Gary Lawson was unanimously selected by Stockport Green Party members to stand again in the 2017 snap General Election

9 May 2017

Gary Lawson, Stockport Green Party candidate

2015 candidate Gary Lawson was unanimously selected by Stockport Green Party members to stand again in the 2017 snap General Election.

Gary says: “I am a sixty four year old retired Church of England clergyman living in Heaton Chapel who believes that only the Green Party has the right policies to meet everyone's needs (but not everyone's greed) and to minimise the impact of climate change and air pollution in order to protect our children and grandchildren.  I was the Green Party's candidate for Stockport in the last General Election and have also been a local election candidate a number of times during the twenty five years that I have been a member of the Green Party and lived and worked in Greater Manchester.

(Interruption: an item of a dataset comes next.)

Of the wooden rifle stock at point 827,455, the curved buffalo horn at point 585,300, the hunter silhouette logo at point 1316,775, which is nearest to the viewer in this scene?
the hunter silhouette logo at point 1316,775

If elected my first priority would be the needs of young people, whose opportunities have been blighted by the economic crisis and by austerity and other government policies.  I fully support the Green Party's policies to fund our schools adequately and to bring back grants for students to cover both fees and living costs.  I want to see more houses built both to rent and to buy by local councils and housing associations as well as the private sector.  And I want to create more jobs by reversing the cuts in public services, including the N.H.S.,and by an emphasis on repairing and recycling things instead of throwing them away.  We also need a realistic debate about the future of work and the idea of a universal basic income, as jobs are increasingly lost to robots and technology over the next twenty years.

The Green Party is the only party which grounds their commitments on the recognition that the natural world is the source of all our economic wealth and which fully integrates economic and environmental policies.  Other parties prioritise economic growth and consumerism above all else and endlessly delay action on air pollution and climate change.  I am in favour of government support for renewable energy and higher taxes on the extraction and burning of fossil fuels.  I believe that leaving fossil fuels in the ground is essential if disastrous climate change is to be avoided and am therefore against fracking.  

Just before I retired, all the churches for which I was responsible, in a reasonably well-off area, set up food-banks for local people.  That this should be necessary in one of the wealthiest countries in the world is wrong.  I have seen the harm which benefit cuts and sanctions have done both to the poor and to the disabled.  I want them to be reversed.  And I want the better off, as well as multinational companies, to pay their fair share of taxes.

On the divisive Brexit issue, I fully support the Green Party's stance that, when the terms on which we would leave the E.U. have been negotiated, there should be a second referendum, in which people should be able to vote either to accept the terms or to remain in the E.U.”